--- SELECTED TEXT ---
[Start of section]

You got an SVG from a designer. You need a PNG — for a presentation, a social post, an app icon, anywhere that doesn’t take vectors.

SVG to PNG sounds simple, but there’s a catch. SVGs have no fixed pixel dimensions. A PNG does. So the real question isn’t “convert this” — it’s “convert this at what size?”

Four ways to handle it on your Mac.

Method 1: Picmal (batch + size control)

If you need specific dimensions or have multiple SVGs to convert, Picmal handles both.

  1. Drag your SVG files into Picmal
  2. Select PNG as the output format
  3. Set a width or height if you need a specific size (e.g., 1024px for app icons)
  4. Click Convert

Picmal rasterizes the SVG at the size you specify, so you get sharp output instead of a blurry upscale from a tiny default render. Transparency is preserved — the PNG gets an alpha channel.

Best for: Exporting SVG assets at multiple sizes. Converting a folder of icons or illustrations.

Method 2: Preview

Preview can open SVGs, but its SVG support is basic. It works for simple vector files but may struggle with complex SVGs that use filters, masks, or embedded fonts.

  1. Right-click the SVG file → Open With → Preview
  2. File → Export
  3. Set Format to PNG
  4. Adjust the resolution if needed (default is 72 DPI — bump to 144 for retina, 300 for print)
  5. Save

Limitation: Preview renders SVGs at their default viewport size. If the SVG is defined as 100×100, you get a 100×100 PNG. There’s no easy way to upscale during export without changing the resolution setting.

Method 3: Browser (surprisingly good)

Your browser is quietly one of the best SVG renderers on your machine. Chrome, Safari, and Firefox all render SVGs with precision.

  1. Open the SVG file in your browser (drag it onto the browser window or File → Open)
  2. Right-click the image → “Save Image As” or take a screenshot

For precise control:

  1. Open the SVG in the browser
  2. Open Developer Tools (Cmd+Option+I)
  3. Find the <svg> element and change its width and height attributes to the size you want
  4. Take a screenshot of the rendered image (Cmd+Shift+4, then Space, then click the window)

This gives you a pixel-perfect PNG at any resolution. It’s manual, but the rendering quality is excellent.

Method 4: Terminal with rsvg-convert

For scripting and automation:

brew install librsvg

Single file:

rsvg-convert -w 1024 input.svg -o output.png

Entire folder at 512px wide:

for f in *.svg; do rsvg-convert -w 512 "$f" -o "${f%.svg}.png"; done

The -w flag sets the width; height scales proportionally. You can also use -h for height. rsvg-convert handles complex SVGs well, including gradients, text, and filters.

[End of section]

--- DATASET SECTION ---
[Start of section]

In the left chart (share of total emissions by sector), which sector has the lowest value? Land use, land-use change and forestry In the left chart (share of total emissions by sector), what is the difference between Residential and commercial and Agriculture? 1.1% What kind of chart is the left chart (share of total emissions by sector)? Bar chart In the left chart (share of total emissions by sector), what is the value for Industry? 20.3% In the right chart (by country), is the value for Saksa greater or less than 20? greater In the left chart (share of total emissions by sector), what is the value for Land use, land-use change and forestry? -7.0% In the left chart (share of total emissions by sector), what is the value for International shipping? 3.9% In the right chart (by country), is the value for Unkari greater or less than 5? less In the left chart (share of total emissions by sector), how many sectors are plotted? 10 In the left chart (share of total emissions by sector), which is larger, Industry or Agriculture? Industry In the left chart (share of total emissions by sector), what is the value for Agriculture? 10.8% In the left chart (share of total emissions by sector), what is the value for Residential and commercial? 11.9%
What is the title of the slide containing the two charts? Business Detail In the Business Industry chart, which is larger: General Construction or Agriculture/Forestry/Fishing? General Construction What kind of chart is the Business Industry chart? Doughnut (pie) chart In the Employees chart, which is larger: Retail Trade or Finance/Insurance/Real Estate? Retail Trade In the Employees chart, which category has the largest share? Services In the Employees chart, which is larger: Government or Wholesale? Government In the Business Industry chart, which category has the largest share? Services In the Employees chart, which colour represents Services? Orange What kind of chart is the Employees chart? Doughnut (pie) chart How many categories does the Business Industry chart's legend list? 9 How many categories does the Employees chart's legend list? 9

[End of section]

Copy the passage on converting SVG to PNG from "Preview can open" to "300 for print)", changing "DPI" to "PPI".

Preview can open SVGs, but its SVG support is basic. It works for simple vector files but may struggle with complex SVGs that use filters, masks, or embedded fonts.

  1. Right-click the SVG file → Open With → Preview
  2. File → Export
  3. Set Format to PNG
  4. Adjust the resolution if needed (default is 72 PPI — bump to 144 for retina, 300 for print)